Prep: 20 minutes
Total: 1 ½ hours
for the filling:
2 sweet potatoes (about 13 1/2 ounces|400 grams)
2 tablespoons sesame oil
3 spring onions, green ends reserved for garnish, finely chopped
1 (2-inch) piece ginger, peeled and minced
kosher salt, to taste
1 pack fresh egg wonton wrappers (about 24)
toasted sesame seeds, to garnish
for the chili vinegar dressing:
1/4 cup|60 ml chili oil (either home made or shop brought)
2 tablespoons|25 ml light soy sauce
1 1/2 tablespoons black vinegar
1 tablespoon finely chopped garlic
2 teaspoons finely chopped ginger
2 teaspoons Turkish chili flakes
1 teaspoon golden syrup
1 teaspoon roasted and ground Sichuan pepper
1 spring onion, finely chopped
1. Make the filling: Heat the oven to 350°F|180°C. Bake the potatoes for 45 minutes, or until very soft. Cool slightly, then peel and mash onto a sheet tray. Lower the oven temperature to 300°F|150°C and bake an additional 15 minutes to dry them out further. Remove from the oven and cool, then transfer to a bowl with the sesame oil, spring onions, ginger, and salt.
2. Make the dressing: Mix all the ingredients together and set aside.

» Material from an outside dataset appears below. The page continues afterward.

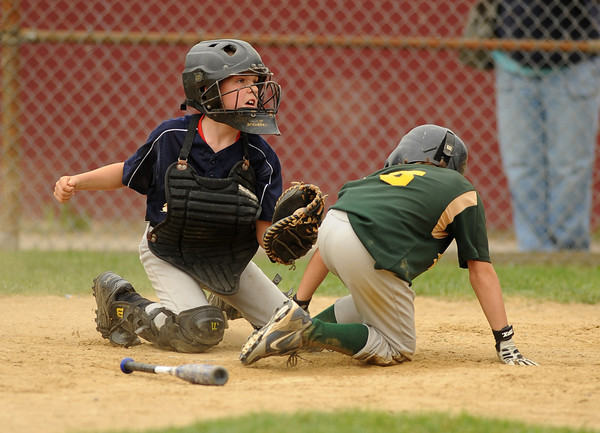 Gloucester:Twins catcher E.J Field looks to the plate umpire as Athletic's Geoffrey Lattanzi touches home plate after being knocked in by a Cobby Mitchell's base hit, tying the game 7-7 in the 6th inning Saturday afternoon at Boudreau Field. Desi Smith Gloucester Daily Times.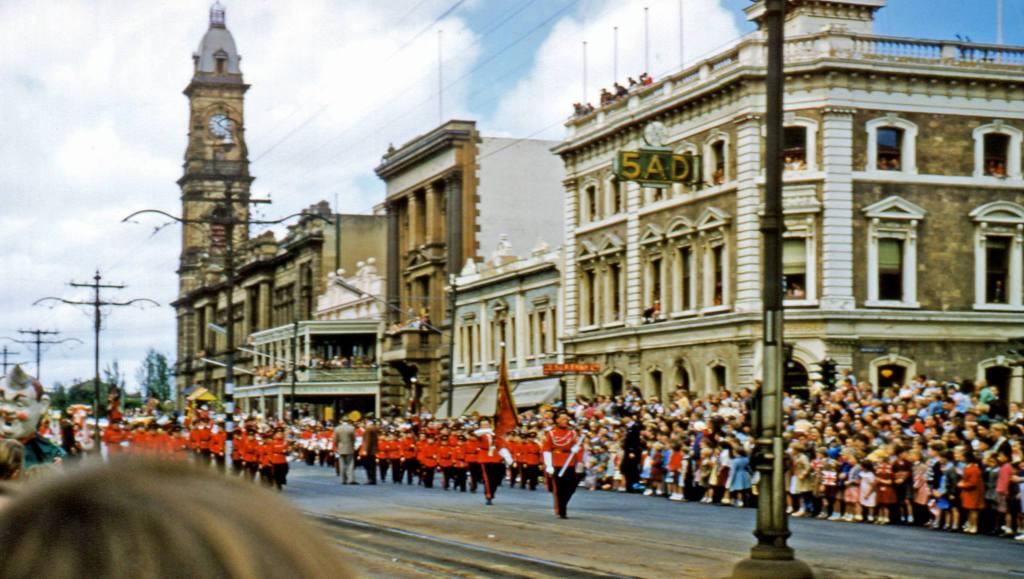 Photo courtesy of Ken Taylor. Johnnies 1957 pageant marches past the old 5AD building in King William Street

3. Fill the wontons: This can be done in a number of ways. Either in little money parcels or just folded over in triangles. There are a number of youtube tutorials online. Whichever way you choose, you should place about 1 tablespoons of filling on each wonton square, then fold it up into parcels. Transfer to a parchment paper-lined baking sheet and refrigerate until you’re ready to boil. These can also be frozen then transferred to freezer bags. Cook from frozen.
4. To cook, bring a large pot of water to a boil. Cook fresh wontons for 2 minutes and frozen for about 3 minutes. Transfer to a bowl using a slotted spoon and toss with a ton of dressing. Transfer to a serving platter and garnish with the sliced spring onion and sprinkle with toasted sesame seeds.